Cautions about Correlation and Regression

Influence Outliers

In most practical circumstances an outlier decreases the value of a correlation coefficient and weakens the regression relationship, but it’s also possible that in some circumstances an outlier may increase a correlation value and improve regression. Figure 1 below provides an example of an influential outlier. Influential outliers are points in a data set that influence the regression equation and improve correlation. Figure 1 represents data gather on a persons Age and Blood Pressure, with Age as the explanatory variable. [Note: the regression plots were attained in Minitab by Stat > Regression > Fitted Line Plot.] The top graph in Figure 1 represents the complete set of 10 data points. You can see that one point stands out in the upper right corner, point of (75, 220). The bottom graph is the regression with this point removed. The correlation between the original 10 data points is 0.694 found by taking the square root of 0.481 (the R-sq of 48.1%). But when this outlier is removed, the correlation drops to 0.032 from the square root of 0.1%. Also, notice how the regression equation originally has a slope greater than 0, but with the outlier removed the slope is practically 0, i.e. nearly a horizontal line. This example is somewhat exaggerated, but the point illustrates the effect of an outlier can play on the correlation and regression equation. Such points are referred to as influential outliers. As this example illustrates you can see the influence the outlier has on the regression equation and correlation. Typically these influential points are far removed from the remaining data points in at least the horizontal direction. As seen here, the age of 75 and the blood pressure of 220 are both beyond the scope of the remaining data.

plots

Correlation and Causation

If we conduct a study and we establish a strong correlation does this mean we also have causation? That is, if two variables are related does that imply that one variable causes the other to occur? Consider smoking cigarettes and lung cancer: does smoking cause lung cancer. Initially this was answered as yes, but this was based on a strong correlation between smoking and lung cancer. Not until scientific research verified that smoking can lead to lung cancer was causation established.
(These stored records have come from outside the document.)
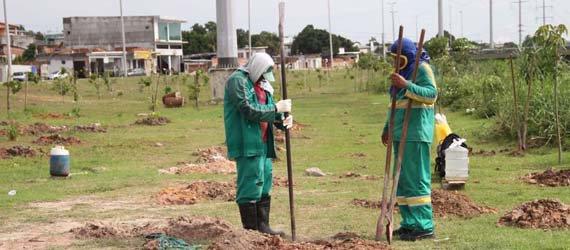 Corredor do Mindu recebe mais 1,5 mil mudas de árvores dentro do Arboriza Manaus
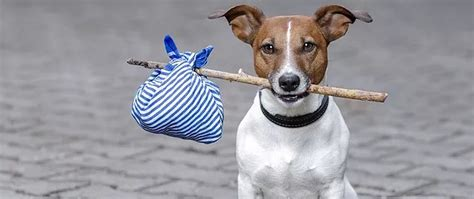 dog  lost peoria az arrowhead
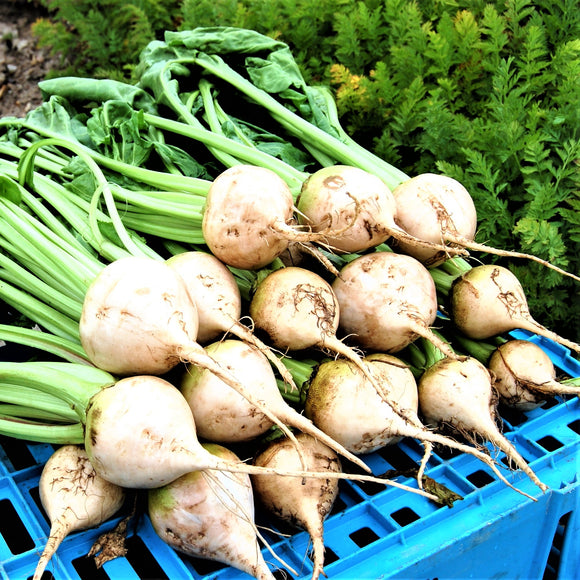 White Beetroot 'Avalanche F1' - 100 Seeds
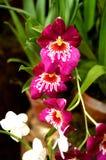 Roter Orchideenschmetterling mögen Stockfoto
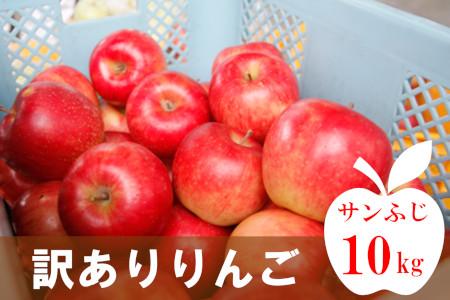 【先行受付】訳ありふぞろいりんご_R2年産_10kg_11月中旬頃からお届け|029R2-011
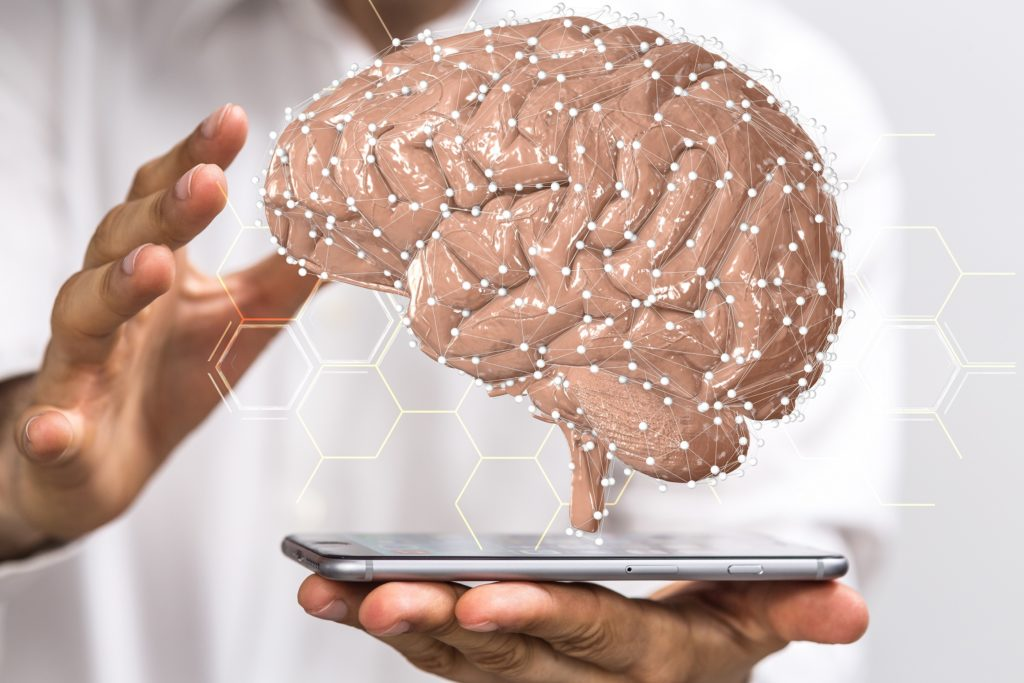 Brain research: researchers have deciphered the riddle to our intelligence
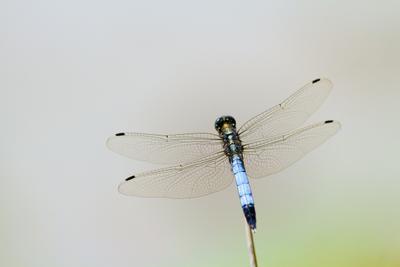 стрекоза природа насекомые макро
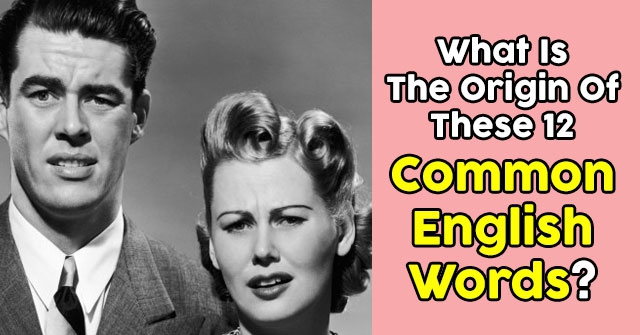 What is the origin of these 12 common english words quizpug - What is the meaning of commode ...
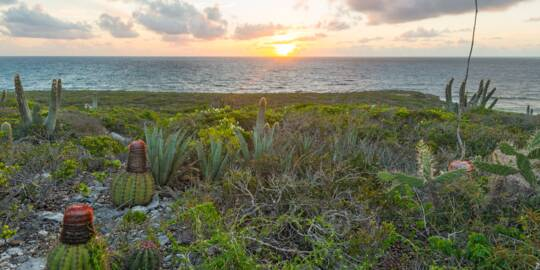 Turks Head Cacti and sisal at Goods Hill on East Caicos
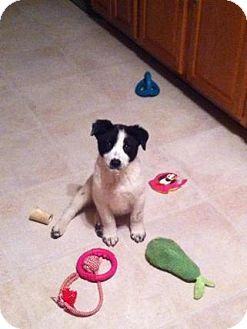 Collie Mix Puppy for adoption in Orland Park, Illinois - Scooter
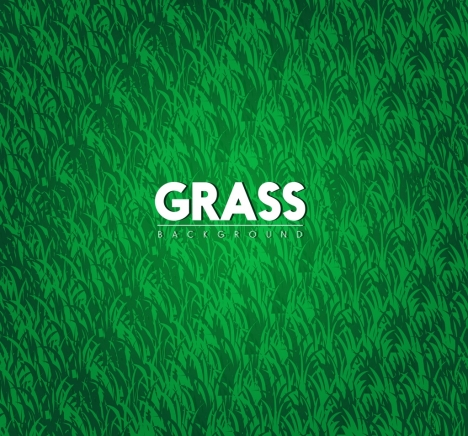 grass background bright green decoration
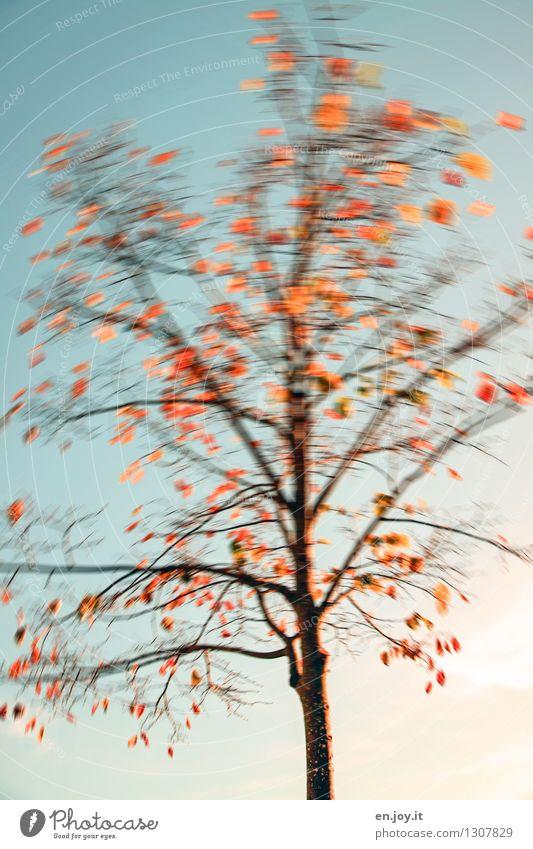 Tree shake you Nature Plant Sky Autumn Climate Climate change Weather Wind Gale Deciduous tree Autumn leaves Blue Orange Joie de vivre (Vitality) Bizarre Life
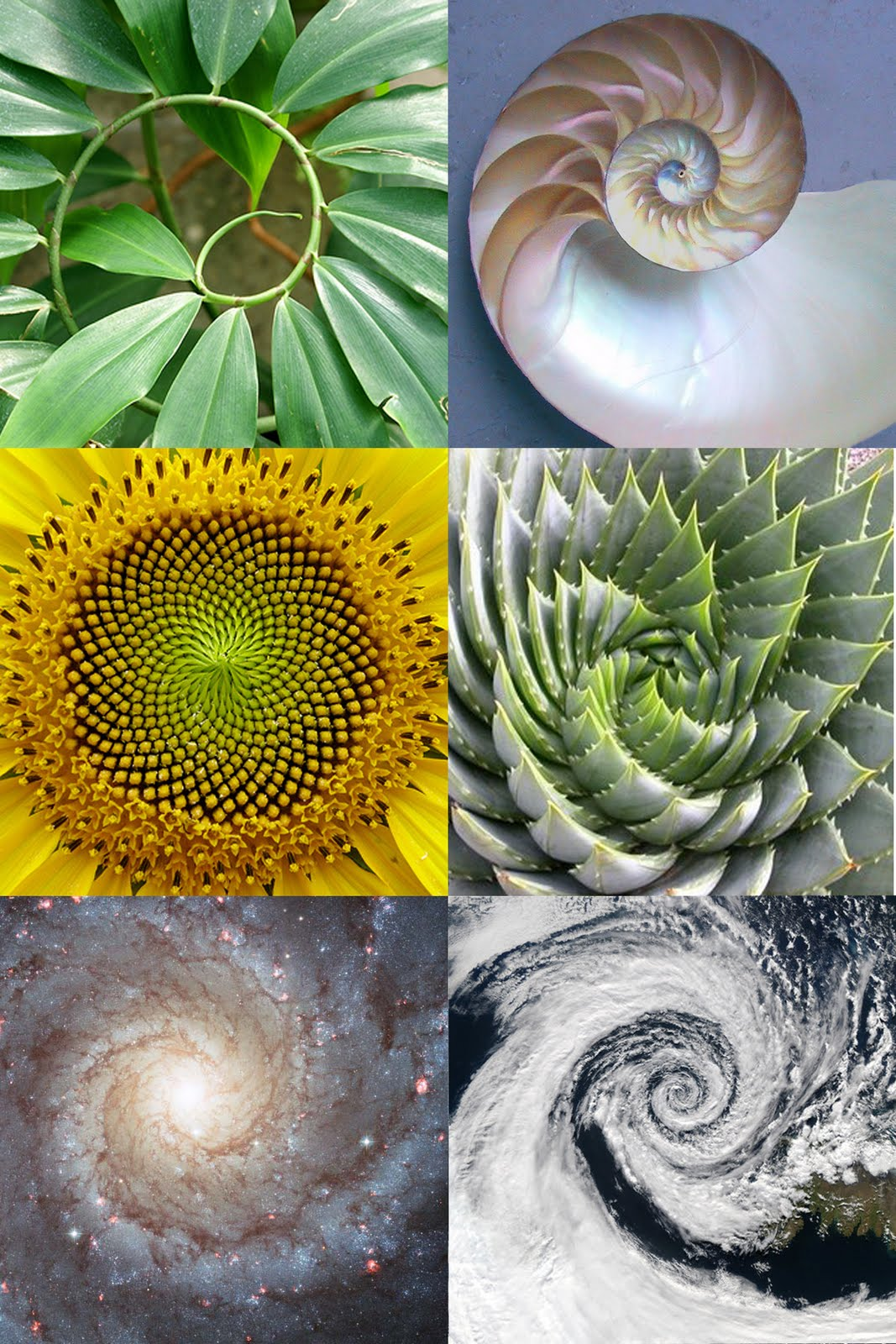 1000+ images about Fibonacci Spirals in Our Lives (Also includes.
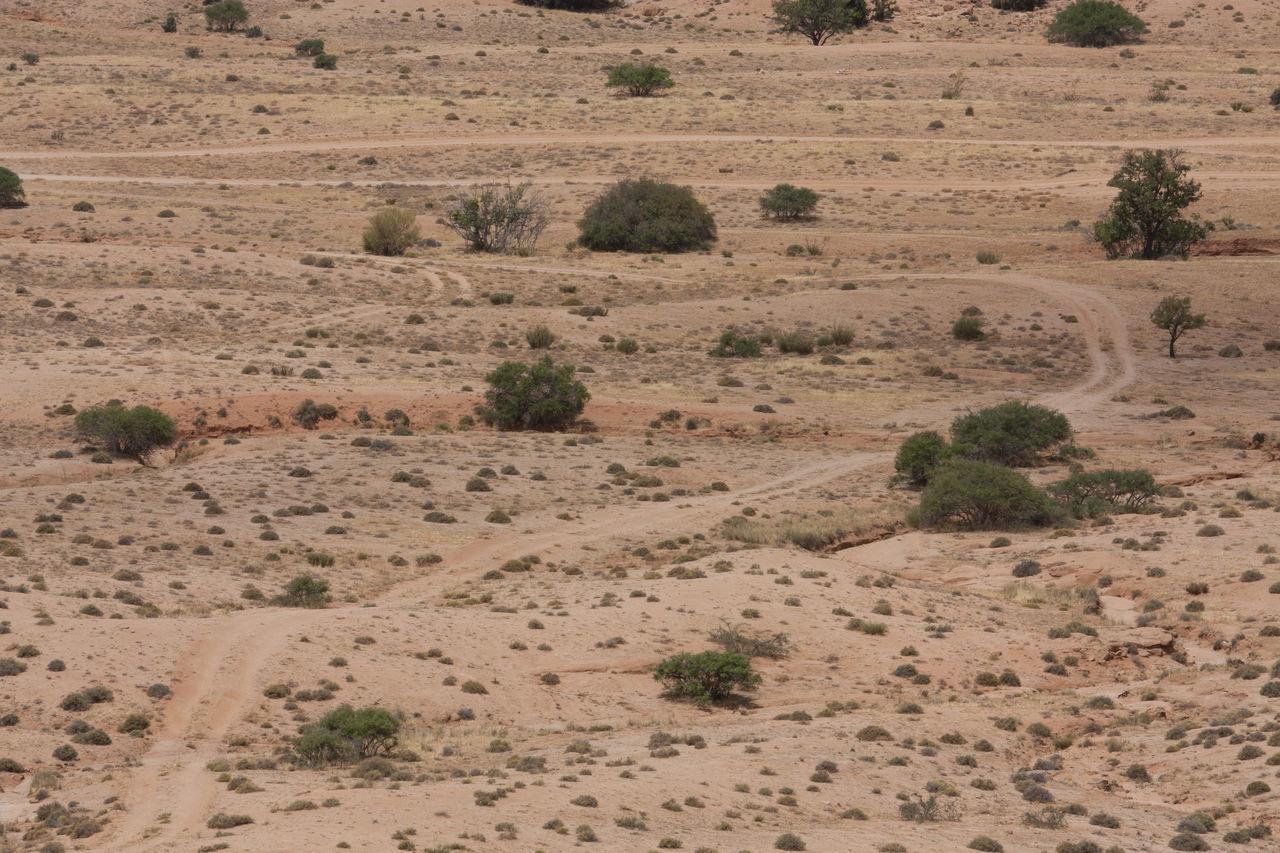 day, nature, landscape, outdoors, tree, no people, desert, arid climate, plant, scenics, sand dune, mammal, animal themes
If you were to review the history of cigarette warning labels, the first mandated label only mentioned that smoking was hazardous to your health. Not until 1981 did the label mention that smoking causes lung cancer. (See warning labels). To establish causation one must rule out the possibility of lurking variable(s). The best method to accomplish this is through a solid design of your experiment, preferably one that uses a control group.